Two factors predict risk for suicide attempts in youths referred for emergency psychiatric hospitalization

Two factors predict which youths referred for emergency psychiatric hospitalization because of suicide attempts will try to commit suicide again: more severe clinical depression and caregivers who exert more parental control. In a study supported in part by the Agency for Healthcare Research and Quality (HS10871), researchers randomized 70 predominantly poor youth (ages 10 to 17 years) who had attempted suicide and their families to inpatient psychiatric hospitalization or multisystemic therapy. Multisystemic therapy is a family-centered, home-based intervention that targets the multiple systems in which the youth interacts (home, school, and community).

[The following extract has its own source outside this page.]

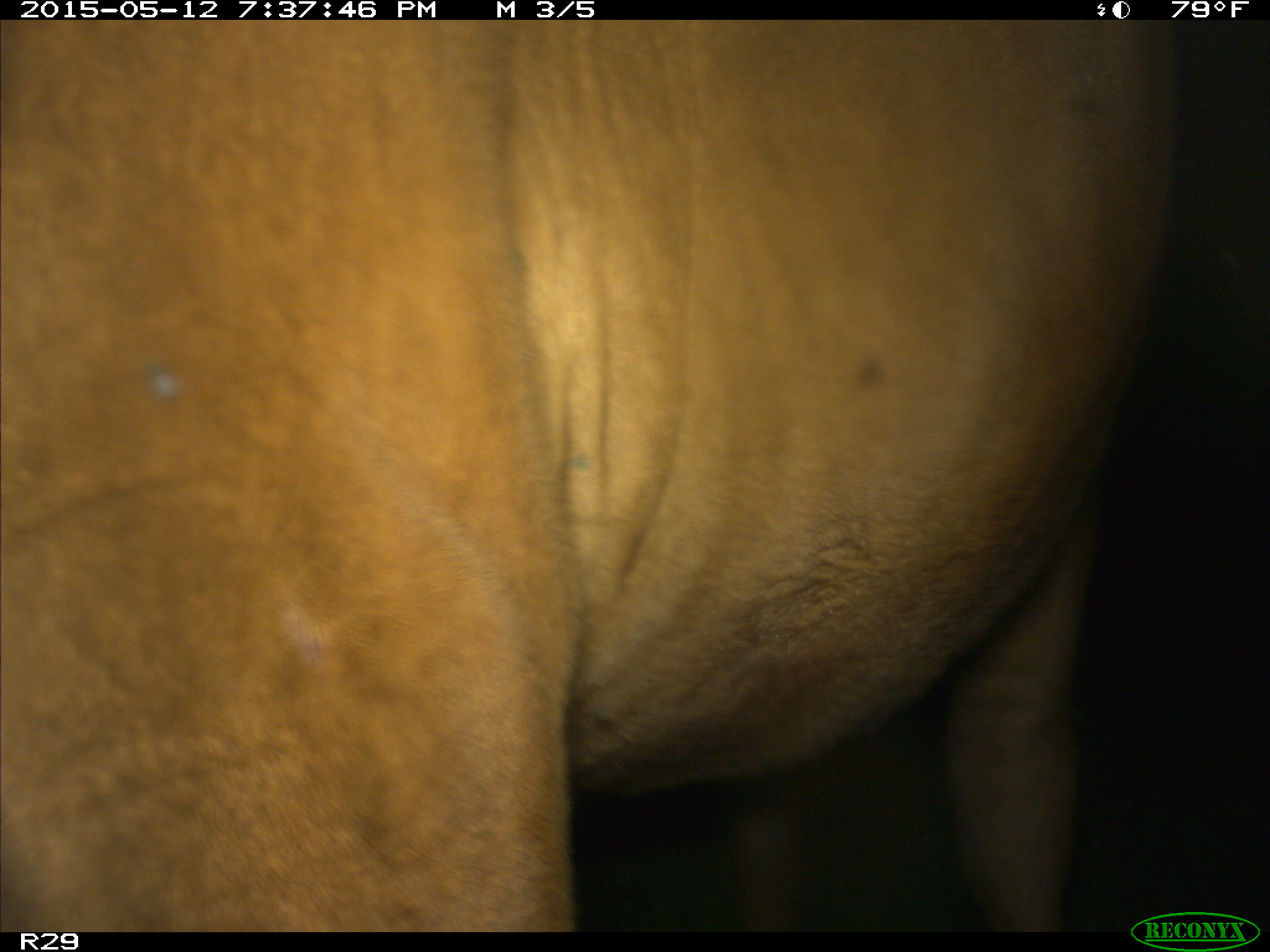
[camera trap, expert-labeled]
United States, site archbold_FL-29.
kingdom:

The researchers evaluated youth prior to treatment and one year after treatment to gauge their treatment response. Of the 60 youth approved for emergency psychiatric hospitalization due to caregiver report of self-harm behavior, 50 were categorized as responders at the 1-year followup visit and 10 were considered nonresponders (had tried to commit suicide based on caregiver report). Youth with more depressive symptoms were 3 times more likely to attempt suicide during the followup period. In addition, youth who reported more parental control were 7 times more likely. It is unknown, however, whether this latter finding is a consequence of youth initial suicidality or a product of high parental control—reflecting efforts by worried parents to reduce suicide risk for their troubled children.

More details are in "Predictors of treatment response for suicidal youth referred for emergency psychiatric hospitalization," by Stanley J. Huey Jr., Ph.D., Scott W. Henggeler, Ph.D., Melisa D. Rowland, M.D., and others, in the September 2005 Journal of Clinical Child and Adolescent Psychology 34(3), pp. 582-589.